*THE REQUEST:*
Can you extract, character for character, the lines of the rows below that run from the line containing "this 770×514 image." through the line containing "broken concrete slab [712, 254, 770, 510]", with both of those lines included?

*MATERIAL TO PROCESS:*
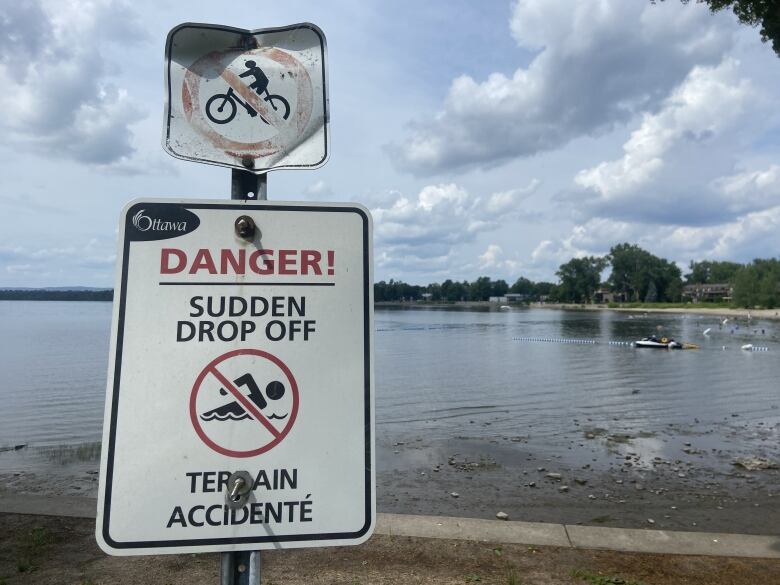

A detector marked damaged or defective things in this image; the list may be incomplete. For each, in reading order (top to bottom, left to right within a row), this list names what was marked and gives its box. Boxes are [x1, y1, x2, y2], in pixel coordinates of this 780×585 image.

rusty metal sign [163, 22, 328, 173]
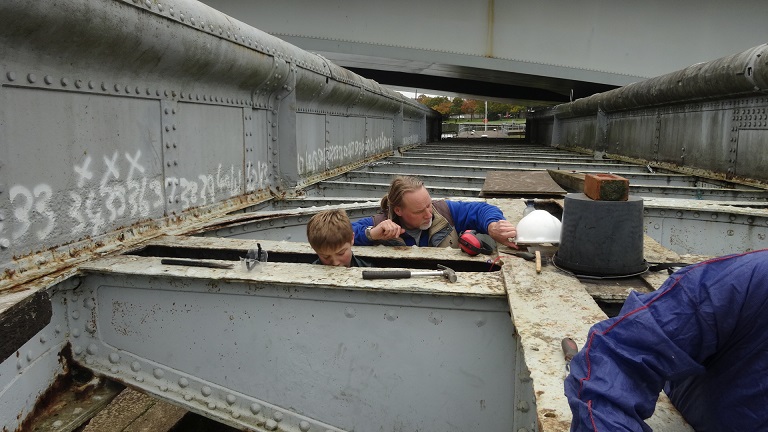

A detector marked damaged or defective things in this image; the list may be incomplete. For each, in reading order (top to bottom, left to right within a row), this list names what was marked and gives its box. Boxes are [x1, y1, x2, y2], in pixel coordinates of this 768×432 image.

rusty metal surface [480, 170, 568, 197]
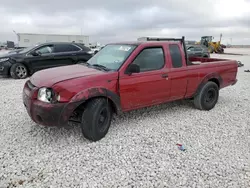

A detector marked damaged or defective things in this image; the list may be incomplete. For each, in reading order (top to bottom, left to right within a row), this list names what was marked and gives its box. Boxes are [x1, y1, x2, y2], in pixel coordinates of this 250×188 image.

damaged vehicle [22, 36, 238, 141]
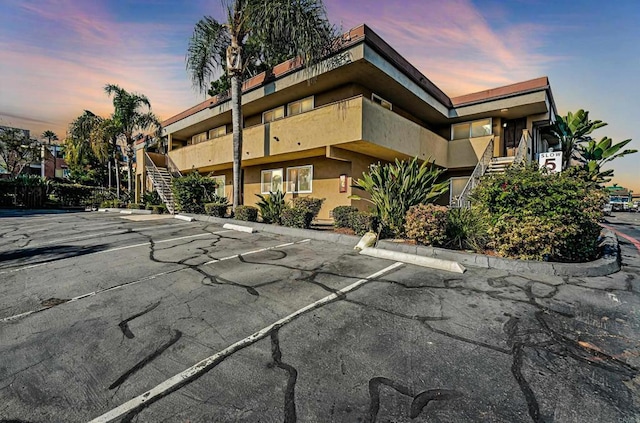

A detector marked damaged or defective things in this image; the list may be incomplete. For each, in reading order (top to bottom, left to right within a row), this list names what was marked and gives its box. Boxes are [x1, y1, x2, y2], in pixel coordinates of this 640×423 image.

cracked asphalt [0, 210, 636, 422]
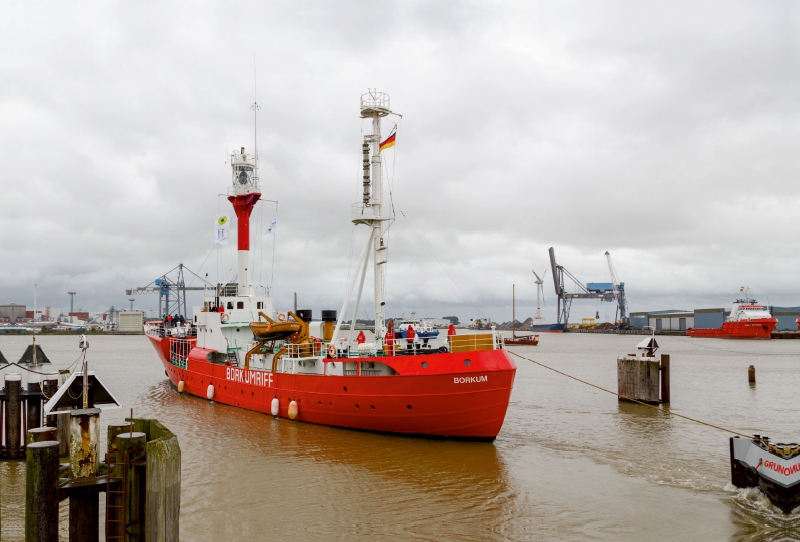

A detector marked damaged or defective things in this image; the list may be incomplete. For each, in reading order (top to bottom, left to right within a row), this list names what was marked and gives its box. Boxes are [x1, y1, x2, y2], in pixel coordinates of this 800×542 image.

rusty metal post [4, 376, 22, 462]
rusty metal post [24, 442, 59, 542]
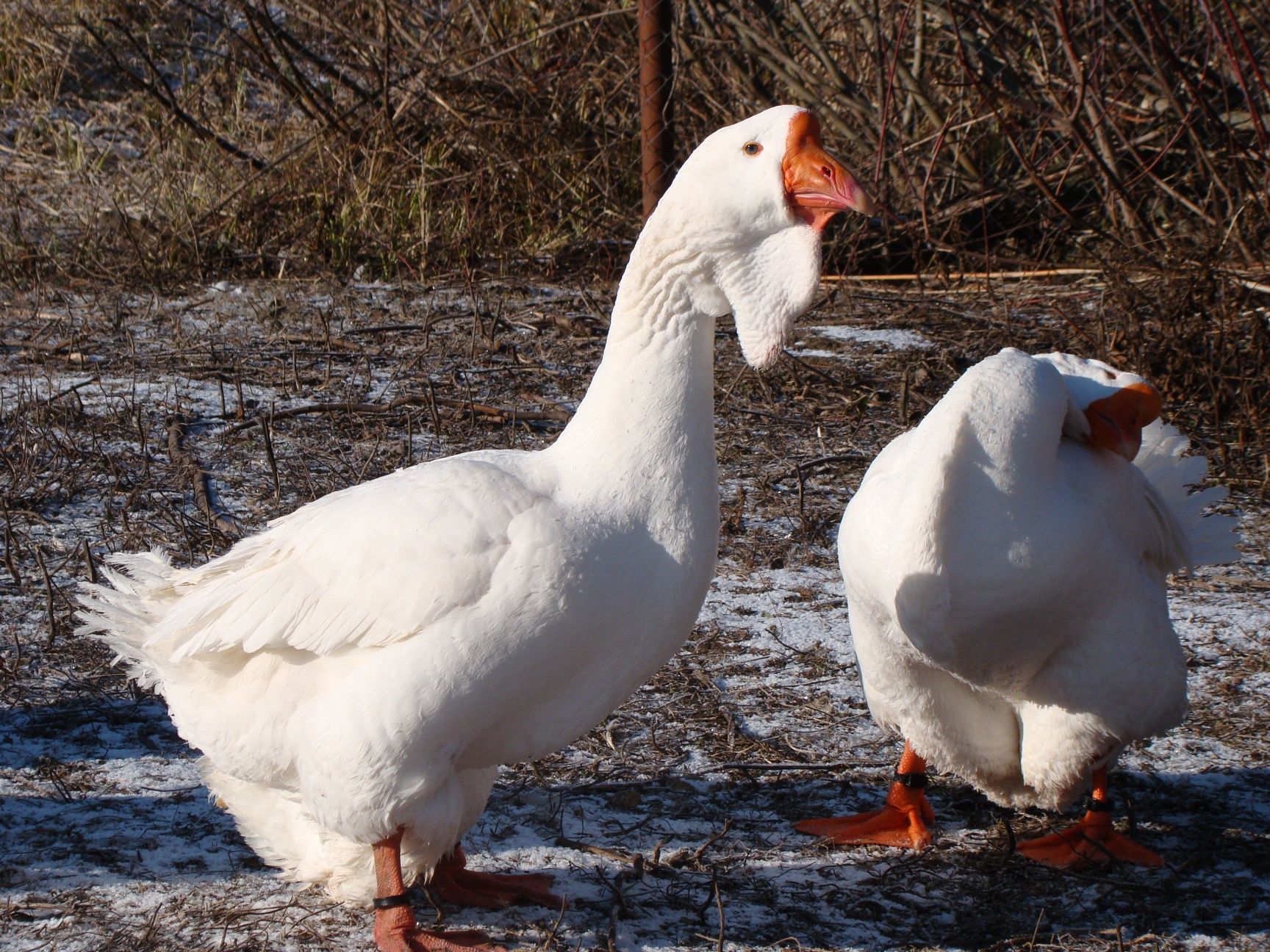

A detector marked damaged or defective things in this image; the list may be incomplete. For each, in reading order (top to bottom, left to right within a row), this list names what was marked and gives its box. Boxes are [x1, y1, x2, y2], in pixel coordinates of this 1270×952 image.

rusty metal fence post [639, 0, 670, 218]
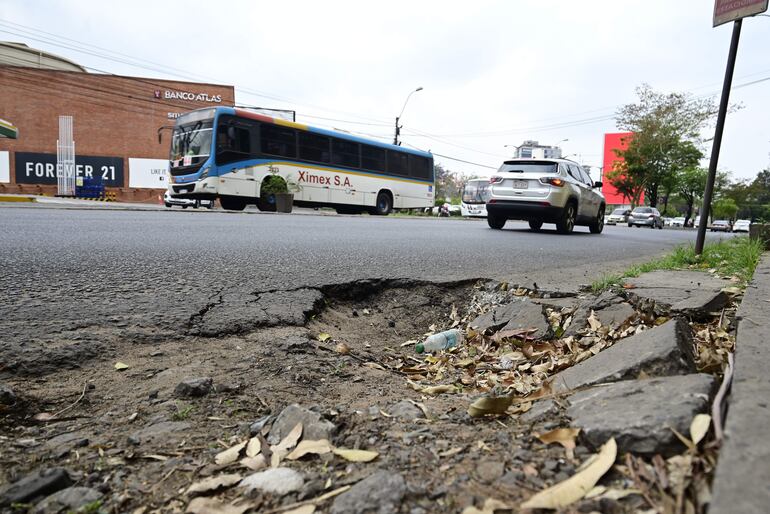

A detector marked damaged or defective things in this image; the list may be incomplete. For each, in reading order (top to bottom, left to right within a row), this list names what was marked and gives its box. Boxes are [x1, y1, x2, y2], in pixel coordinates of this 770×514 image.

broken concrete slab [268, 402, 332, 442]
cracked asphalt [1, 204, 732, 376]
damaged pavement [1, 260, 760, 512]
broken concrete slab [468, 298, 544, 338]
broken concrete slab [548, 316, 692, 392]
broken concrete slab [564, 372, 712, 452]
broken concrete slab [624, 268, 728, 316]
broken concrete slab [712, 254, 770, 510]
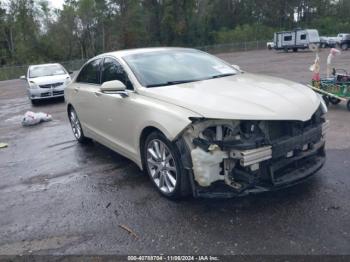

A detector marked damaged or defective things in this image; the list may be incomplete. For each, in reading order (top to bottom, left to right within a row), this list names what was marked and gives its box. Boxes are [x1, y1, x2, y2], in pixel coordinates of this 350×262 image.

damaged white sedan [65, 47, 328, 199]
crumpled front end [178, 104, 328, 196]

*TASK SOLUTION:*
A detector marked damaged or defective things in this image; the list may be incomplete. For each, in reading order (top to bottom, left to right within a row), this list names what was marked and gives its box. Boxes are [x1, y1, x2, y2], in pixel coordinates of this 770×514 image.

broken concrete slab [268, 402, 332, 442]
cracked asphalt [1, 204, 732, 376]
damaged pavement [1, 260, 760, 512]
broken concrete slab [468, 298, 544, 338]
broken concrete slab [548, 316, 692, 392]
broken concrete slab [564, 372, 712, 452]
broken concrete slab [624, 268, 728, 316]
broken concrete slab [712, 254, 770, 510]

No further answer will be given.